Put the lines of the listing below into a Markdown table with the columns Row and Line, leaving out blank lines. Begin at the line containing "What is the span" and stop after the final line of the listing.
##############################
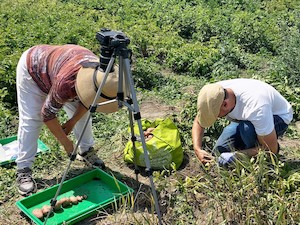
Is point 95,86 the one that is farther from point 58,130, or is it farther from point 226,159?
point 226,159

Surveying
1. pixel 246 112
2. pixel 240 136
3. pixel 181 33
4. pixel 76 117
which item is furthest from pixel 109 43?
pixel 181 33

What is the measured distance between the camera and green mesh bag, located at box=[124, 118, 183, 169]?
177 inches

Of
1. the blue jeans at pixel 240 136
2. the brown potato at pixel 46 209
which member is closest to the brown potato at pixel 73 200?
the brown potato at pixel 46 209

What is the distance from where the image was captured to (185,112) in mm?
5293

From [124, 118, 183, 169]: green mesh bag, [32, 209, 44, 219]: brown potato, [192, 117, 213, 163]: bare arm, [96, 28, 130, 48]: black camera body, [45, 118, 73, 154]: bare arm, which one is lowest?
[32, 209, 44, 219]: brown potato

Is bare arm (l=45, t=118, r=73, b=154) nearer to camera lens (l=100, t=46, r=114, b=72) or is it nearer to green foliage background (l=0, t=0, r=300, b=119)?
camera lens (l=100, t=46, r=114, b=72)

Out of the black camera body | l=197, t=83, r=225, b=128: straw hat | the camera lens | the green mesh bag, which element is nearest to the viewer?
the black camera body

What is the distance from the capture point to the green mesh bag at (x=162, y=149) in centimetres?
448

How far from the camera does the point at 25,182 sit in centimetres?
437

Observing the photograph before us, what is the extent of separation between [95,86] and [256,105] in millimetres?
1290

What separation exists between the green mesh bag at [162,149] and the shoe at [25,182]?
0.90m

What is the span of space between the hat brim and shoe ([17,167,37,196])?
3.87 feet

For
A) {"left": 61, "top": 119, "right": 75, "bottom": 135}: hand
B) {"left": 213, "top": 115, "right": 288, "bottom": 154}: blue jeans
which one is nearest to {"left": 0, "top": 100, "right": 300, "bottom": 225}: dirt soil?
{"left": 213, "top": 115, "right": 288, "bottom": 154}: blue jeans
##############################
SOLVED EXERCISE:
| Row | Line |
|---|---|
| 1 | What is the span of space between the hat brim and shoe ([17,167,37,196])? |
| 2 | 3.87 feet |
| 3 | For |
| 4 | A) {"left": 61, "top": 119, "right": 75, "bottom": 135}: hand |
| 5 | B) {"left": 213, "top": 115, "right": 288, "bottom": 154}: blue jeans |
| 6 | which one is nearest to {"left": 0, "top": 100, "right": 300, "bottom": 225}: dirt soil? |
| 7 | {"left": 213, "top": 115, "right": 288, "bottom": 154}: blue jeans |